# It pains me so and feeling guilty



## razzle (May 20, 2010)

I am left with no choice. I have to call no kill shelters and give up Screech. It hurts so much.It hurts to know he will be in a cage all day. He has such beautiful green eyes and he loves people, but nobody wants him. I knew this would happen when Karl died, but he wasn't supposed to die for years. It was unexpected. I just can't take him because I already have 2 cats and management says no and he doesn't get along with other cats. He attacks them. There is one cat shelter that tries to hook up senior cats with seniors. I will call tomorrow and see what they say. I hope they can take him. I'm being pressured by Karl's stepson's wife. They are paying me gas money to go everyday to take care of Screech. Plus, I can't keep doing this everyday. I have been going to Karl's house most days of the week since January 17th. Everything was going fine until a security system was put in the house. I had my friend take care of Screech for 2 days and she set off the alarm. Jim, Karl's stepson, said I can't deal with this. ****, I'll probably forget I left a window open and the alarm will go off. I did put me as first to call if the alarm went off, which I told Jim to do but he hadn't. Besides he's not the one who would have to go to Karl's house if someone needed to go. It's me because I live the closet and I go to Karl's house all the time.
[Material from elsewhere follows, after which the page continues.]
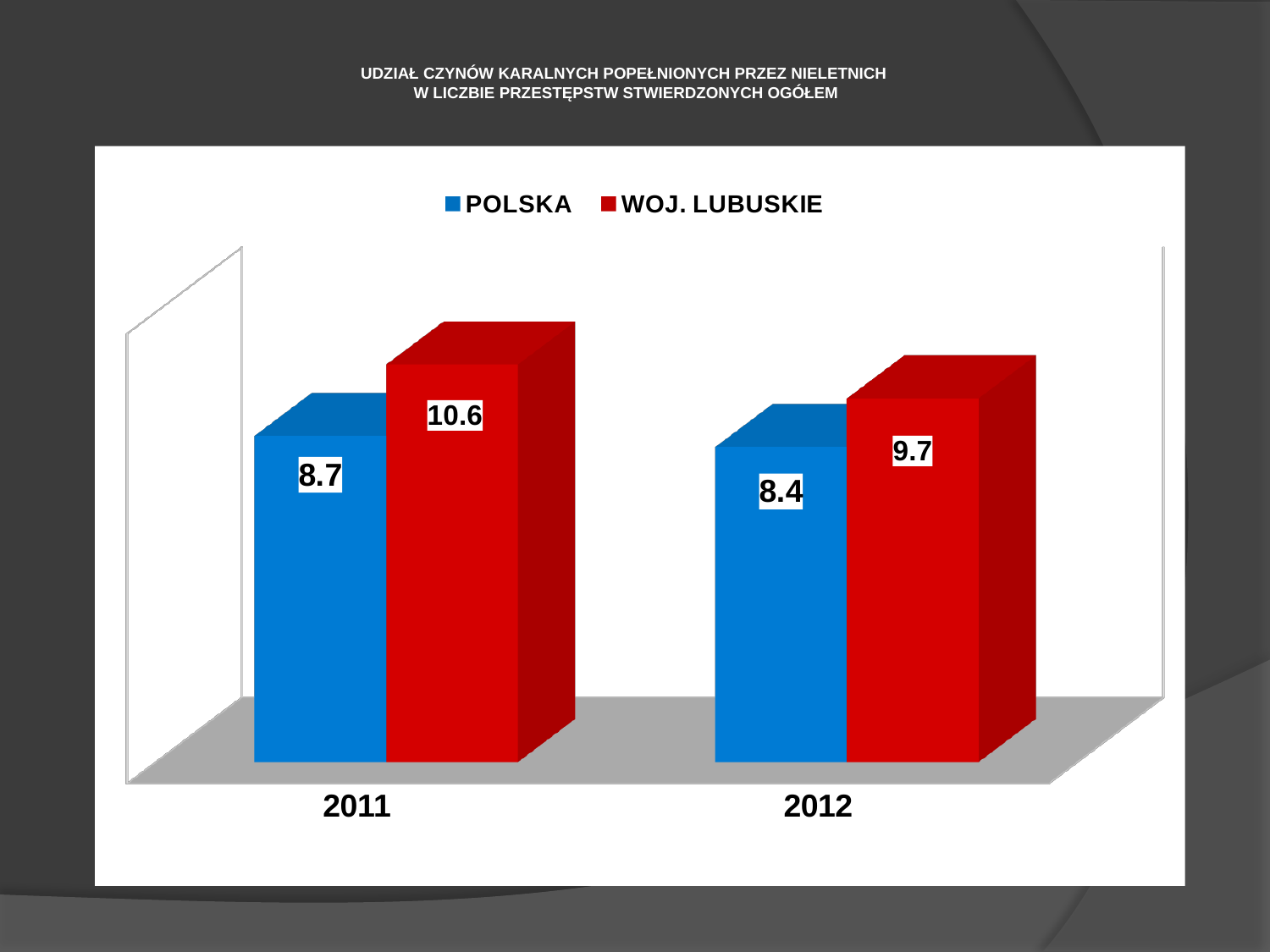
What is the value for POLSKA in 2011? 8.7 What is the value for WOJ. LUBUSKIE in 2011? 10.6 Which is larger in 2012, POLSKA or WOJ. LUBUSKIE? WOJ. LUBUSKIE What is the value for WOJ. LUBUSKIE in 2012? 9.7 What is the difference between WOJ. LUBUSKIE and POLSKA in 2011? 1.9 What is the difference between WOJ. LUBUSKIE and POLSKA in 2012? 1.3 How many series does the legend list? 2 What kind of chart is shown on the slide? bar chart How many years are shown on the x axis? 2 What is the value for POLSKA in 2012? 8.4 Which year has the highest value for WOJ. LUBUSKIE? 2011 Which year has the lowest value for POLSKA? 2012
I'm sorry Screech and I hope you find a home. I will keep tabs on him at the shelter. I hate to do this but have no choice. Please forgive me Screech.

Kathy


----------



## maggie23 (Mar 10, 2012)

don't beat yourself up. you've done your best and that's all anyone can ask of you. why doesn't the stepson himself or his mom take screech in, anyway? if they're concerned enough to offer to pay you gas money to check on screech, can't they make the leap and take care of him themselves?
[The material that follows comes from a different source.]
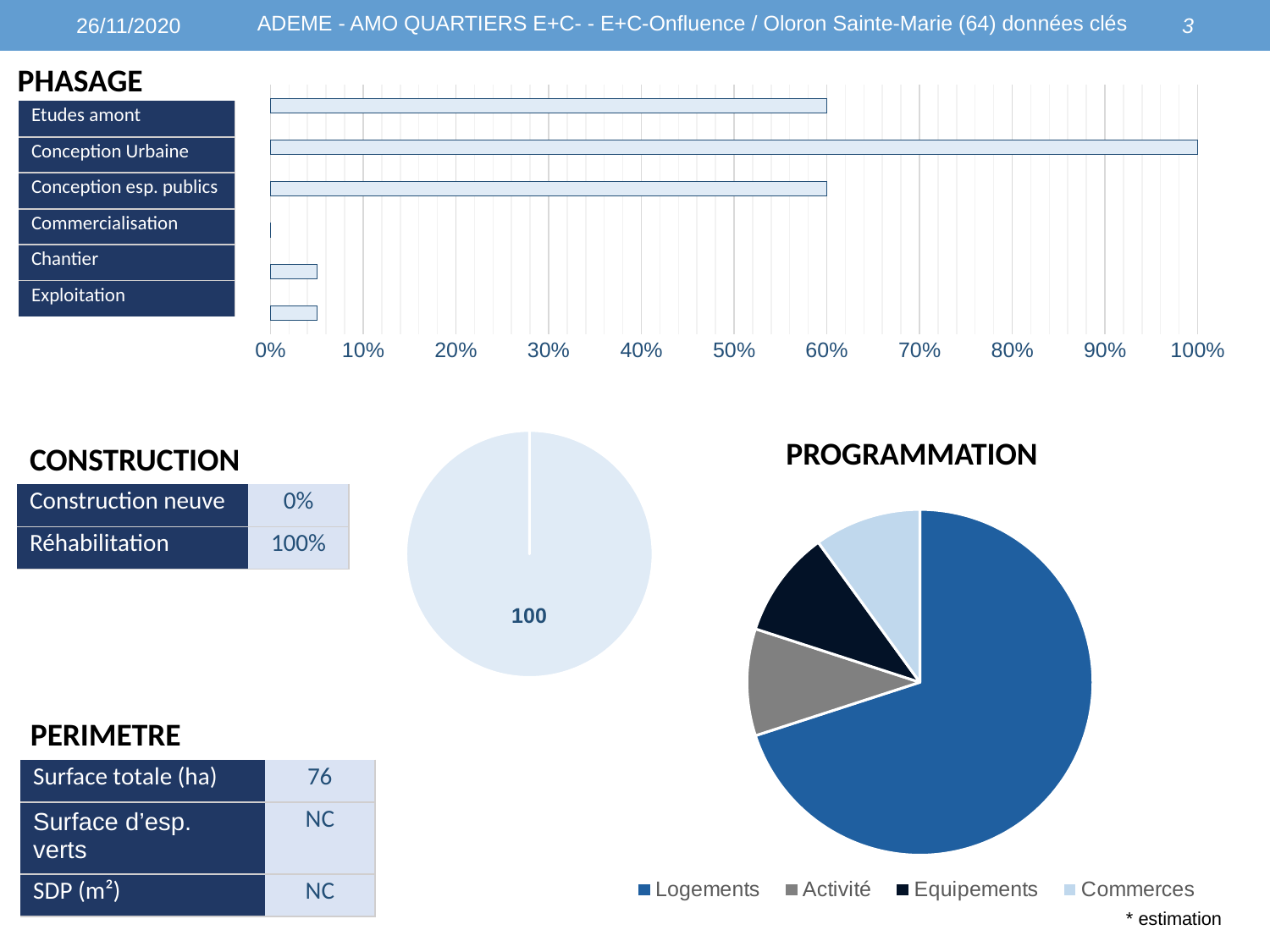
What kind of chart is the PROGRAMMATION chart? pie chart What data label is shown on the pie chart in the middle of the slide, next to the CONSTRUCTION table? 100 How many phases are plotted in the PHASAGE bar chart? 6 In the PHASAGE bar chart, which is larger: Conception Urbaine or Commercialisation? Conception Urbaine How many entries does the legend of the PROGRAMMATION pie chart list? 4 In the PHASAGE bar chart, is the value for Chantier greater or less than 10%? less In the PROGRAMMATION pie chart, which category has the largest slice? Logements In the PHASAGE bar chart, which phase has the longest bar? Conception Urbaine In the PHASAGE bar chart, which is larger: Etudes amont or Exploitation? Etudes amont In the PHASAGE bar chart, is the value for Etudes amont greater or less than 50%? greater What kind of chart is the PHASAGE chart at the top of the slide? bar chart In the PHASAGE bar chart, what value does the Conception Urbaine bar reach? 100%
and remember, screech may still have a happy ending. it may take a while or it might take 2 weeks. there are lots of happy endings out there for animals in shelters. our kitty was there for 2 1/2 years before we finally showed up and saw her inner beauty. now i know she's happy as a clam. she's the total queen of the house.


----------



## Claiken (Dec 18, 2007)

What you could maybe set up is that if he doesnt get adopted out... set it up that they must call you if they must do the deed.

I know in the meantime you may find someone else, it could just work out.

(I would do that with any animal I cared about even a little. Give myself time to make sure i exhaust all the options before it came to that).

Have you already been trying facebook and such 'promoting' him?


----------